Washington’s Health Technology Assessment makes the decisions about state-subsidized health care for 750,000 people including Medicaid beneficiaries, public employees, and prisoners.

The Health Technology Assessment program targets therapies that it thinks may be wasteful or unnecessary, and then in nearly all cases it proceeds to ban or restrict state payment for those treatments.

Since 2006, the Assessment program has eliminated coverage for or imposed restrictive conditions on drug-coated cardiac stents, knee replacements for osteoarthritis, ultrasounds for pregnant women, infusion pumps for chronic pain medication, lumbar fusion back surgery and hip resurfacing arthroplasty to name a few.

The Health Technology Assessment program is the prototype for ObamaCare’s many comparative effectiveness programs. No one is discussing the healthcare insurance industry abuse, bureaucratic waste, or decreasing access to care.

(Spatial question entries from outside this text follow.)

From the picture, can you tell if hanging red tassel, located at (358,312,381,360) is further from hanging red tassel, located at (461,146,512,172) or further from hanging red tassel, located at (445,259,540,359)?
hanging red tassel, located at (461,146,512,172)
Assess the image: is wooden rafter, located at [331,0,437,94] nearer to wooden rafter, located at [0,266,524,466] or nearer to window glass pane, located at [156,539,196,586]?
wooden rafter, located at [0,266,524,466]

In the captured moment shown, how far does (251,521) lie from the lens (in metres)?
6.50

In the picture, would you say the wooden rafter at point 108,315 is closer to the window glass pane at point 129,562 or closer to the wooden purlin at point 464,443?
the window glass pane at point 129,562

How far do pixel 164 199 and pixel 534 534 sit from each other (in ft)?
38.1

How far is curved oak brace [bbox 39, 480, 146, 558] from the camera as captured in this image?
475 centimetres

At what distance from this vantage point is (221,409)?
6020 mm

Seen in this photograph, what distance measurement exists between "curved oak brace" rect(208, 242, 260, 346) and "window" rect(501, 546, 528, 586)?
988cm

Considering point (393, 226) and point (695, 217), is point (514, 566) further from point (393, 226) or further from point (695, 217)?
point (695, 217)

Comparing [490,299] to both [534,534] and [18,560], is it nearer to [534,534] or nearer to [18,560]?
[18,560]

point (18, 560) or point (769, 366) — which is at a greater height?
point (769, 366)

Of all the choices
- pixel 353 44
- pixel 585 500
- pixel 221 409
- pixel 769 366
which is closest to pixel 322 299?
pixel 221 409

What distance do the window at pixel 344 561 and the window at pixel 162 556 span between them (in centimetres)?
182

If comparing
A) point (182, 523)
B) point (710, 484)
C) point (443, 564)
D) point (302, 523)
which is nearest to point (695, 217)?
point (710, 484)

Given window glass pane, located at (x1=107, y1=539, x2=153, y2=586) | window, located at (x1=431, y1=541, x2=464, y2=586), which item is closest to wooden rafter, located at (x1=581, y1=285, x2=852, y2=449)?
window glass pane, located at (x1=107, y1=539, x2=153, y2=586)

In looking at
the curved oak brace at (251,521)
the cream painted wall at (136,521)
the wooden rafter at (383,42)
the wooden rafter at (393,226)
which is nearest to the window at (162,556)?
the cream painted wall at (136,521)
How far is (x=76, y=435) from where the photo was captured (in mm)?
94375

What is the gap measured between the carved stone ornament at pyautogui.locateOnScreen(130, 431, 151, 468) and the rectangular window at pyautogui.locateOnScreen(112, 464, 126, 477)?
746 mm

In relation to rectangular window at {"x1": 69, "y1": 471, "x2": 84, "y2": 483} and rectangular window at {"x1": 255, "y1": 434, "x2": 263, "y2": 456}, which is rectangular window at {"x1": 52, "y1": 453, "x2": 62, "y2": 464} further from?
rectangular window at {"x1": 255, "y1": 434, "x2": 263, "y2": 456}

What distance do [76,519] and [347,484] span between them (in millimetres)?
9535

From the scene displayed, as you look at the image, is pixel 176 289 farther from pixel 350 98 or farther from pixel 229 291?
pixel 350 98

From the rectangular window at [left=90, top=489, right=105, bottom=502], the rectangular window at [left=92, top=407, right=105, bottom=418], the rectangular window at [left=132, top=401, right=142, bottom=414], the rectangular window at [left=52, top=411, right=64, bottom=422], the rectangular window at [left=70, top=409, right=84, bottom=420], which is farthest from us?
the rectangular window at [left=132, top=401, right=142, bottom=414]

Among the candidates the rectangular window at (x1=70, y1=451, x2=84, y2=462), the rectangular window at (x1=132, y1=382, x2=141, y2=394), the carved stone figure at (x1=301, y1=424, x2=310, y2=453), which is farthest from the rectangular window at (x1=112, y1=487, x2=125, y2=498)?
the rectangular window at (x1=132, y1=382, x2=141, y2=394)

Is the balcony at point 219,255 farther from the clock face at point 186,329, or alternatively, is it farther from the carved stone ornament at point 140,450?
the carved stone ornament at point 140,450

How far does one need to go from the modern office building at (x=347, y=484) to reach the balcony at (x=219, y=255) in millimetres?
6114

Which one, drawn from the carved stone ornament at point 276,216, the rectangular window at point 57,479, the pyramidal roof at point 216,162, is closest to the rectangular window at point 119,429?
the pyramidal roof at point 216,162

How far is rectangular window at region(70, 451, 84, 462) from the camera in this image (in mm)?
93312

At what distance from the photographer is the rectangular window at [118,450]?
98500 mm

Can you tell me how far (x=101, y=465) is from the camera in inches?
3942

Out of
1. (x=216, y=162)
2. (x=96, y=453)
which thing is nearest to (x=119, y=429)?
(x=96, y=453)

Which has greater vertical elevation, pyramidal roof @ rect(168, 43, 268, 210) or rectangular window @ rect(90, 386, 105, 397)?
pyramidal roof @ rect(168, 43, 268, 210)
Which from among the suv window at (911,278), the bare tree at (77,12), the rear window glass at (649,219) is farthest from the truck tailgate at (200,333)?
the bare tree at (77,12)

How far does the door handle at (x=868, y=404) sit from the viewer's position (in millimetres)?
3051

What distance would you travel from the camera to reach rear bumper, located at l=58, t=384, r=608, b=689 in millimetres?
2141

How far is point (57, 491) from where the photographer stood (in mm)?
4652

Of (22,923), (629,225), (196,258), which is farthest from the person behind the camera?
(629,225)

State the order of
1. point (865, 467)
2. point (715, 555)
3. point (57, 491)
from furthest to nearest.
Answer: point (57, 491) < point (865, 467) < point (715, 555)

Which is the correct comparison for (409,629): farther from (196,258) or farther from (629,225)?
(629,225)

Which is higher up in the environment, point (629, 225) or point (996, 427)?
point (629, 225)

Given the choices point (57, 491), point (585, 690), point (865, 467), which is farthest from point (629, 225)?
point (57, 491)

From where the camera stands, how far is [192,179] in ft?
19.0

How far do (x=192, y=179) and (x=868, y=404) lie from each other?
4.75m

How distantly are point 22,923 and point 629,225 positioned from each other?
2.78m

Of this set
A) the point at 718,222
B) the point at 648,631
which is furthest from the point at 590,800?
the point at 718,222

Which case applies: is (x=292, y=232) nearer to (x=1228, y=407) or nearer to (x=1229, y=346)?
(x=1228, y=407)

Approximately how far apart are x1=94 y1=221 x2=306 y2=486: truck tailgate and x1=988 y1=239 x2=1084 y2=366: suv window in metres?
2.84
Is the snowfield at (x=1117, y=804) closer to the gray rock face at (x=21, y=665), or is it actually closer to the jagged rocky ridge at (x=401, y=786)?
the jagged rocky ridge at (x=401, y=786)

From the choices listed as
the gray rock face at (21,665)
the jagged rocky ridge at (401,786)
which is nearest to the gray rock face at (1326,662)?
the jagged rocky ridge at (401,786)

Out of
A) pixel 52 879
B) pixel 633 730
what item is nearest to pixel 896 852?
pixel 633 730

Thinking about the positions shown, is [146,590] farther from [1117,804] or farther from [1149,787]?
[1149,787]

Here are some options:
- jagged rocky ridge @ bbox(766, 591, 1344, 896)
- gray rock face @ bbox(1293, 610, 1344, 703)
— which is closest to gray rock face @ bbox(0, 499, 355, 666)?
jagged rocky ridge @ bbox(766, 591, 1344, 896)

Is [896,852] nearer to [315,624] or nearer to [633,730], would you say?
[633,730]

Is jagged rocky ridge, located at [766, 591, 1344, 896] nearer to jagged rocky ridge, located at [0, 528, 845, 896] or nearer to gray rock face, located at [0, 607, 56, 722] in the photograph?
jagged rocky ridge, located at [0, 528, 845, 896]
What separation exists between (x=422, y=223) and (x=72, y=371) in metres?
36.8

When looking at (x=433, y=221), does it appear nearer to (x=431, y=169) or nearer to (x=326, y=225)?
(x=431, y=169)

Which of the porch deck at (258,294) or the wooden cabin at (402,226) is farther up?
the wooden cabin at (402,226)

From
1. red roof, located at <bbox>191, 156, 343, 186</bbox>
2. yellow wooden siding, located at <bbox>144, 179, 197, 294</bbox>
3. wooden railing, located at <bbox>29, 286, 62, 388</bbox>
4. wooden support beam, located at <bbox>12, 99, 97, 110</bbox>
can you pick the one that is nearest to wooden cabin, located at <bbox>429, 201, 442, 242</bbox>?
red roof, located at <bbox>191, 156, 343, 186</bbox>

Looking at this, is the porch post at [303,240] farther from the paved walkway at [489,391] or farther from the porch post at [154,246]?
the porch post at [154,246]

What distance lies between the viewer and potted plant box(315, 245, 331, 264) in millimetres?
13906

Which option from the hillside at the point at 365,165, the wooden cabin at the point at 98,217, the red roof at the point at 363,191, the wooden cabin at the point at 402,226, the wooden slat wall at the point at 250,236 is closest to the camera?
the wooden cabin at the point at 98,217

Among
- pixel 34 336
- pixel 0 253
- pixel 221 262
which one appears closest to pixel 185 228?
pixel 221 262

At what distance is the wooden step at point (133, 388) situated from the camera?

President Obama has already hired Ms. Hole-Curr, head of the Health Technology Assessment program to head his comparative effectiveness program

President Obama’s healthcare reform act will create de facto criteria for procedures through his comparative effectiveness program. The result will be to dictate all the choices about how doctors are allowed to treat patients.

This is not “evidence based medicine.” Anyone can believe prove anything if they evaluate the wrong information. If the government’s imperative is to save money, new and effective tests and treatments will be rationed to the detriment of patient care.

The opinions expressed in the blog “Repairing The Healthcare System” are, mine and mine alone.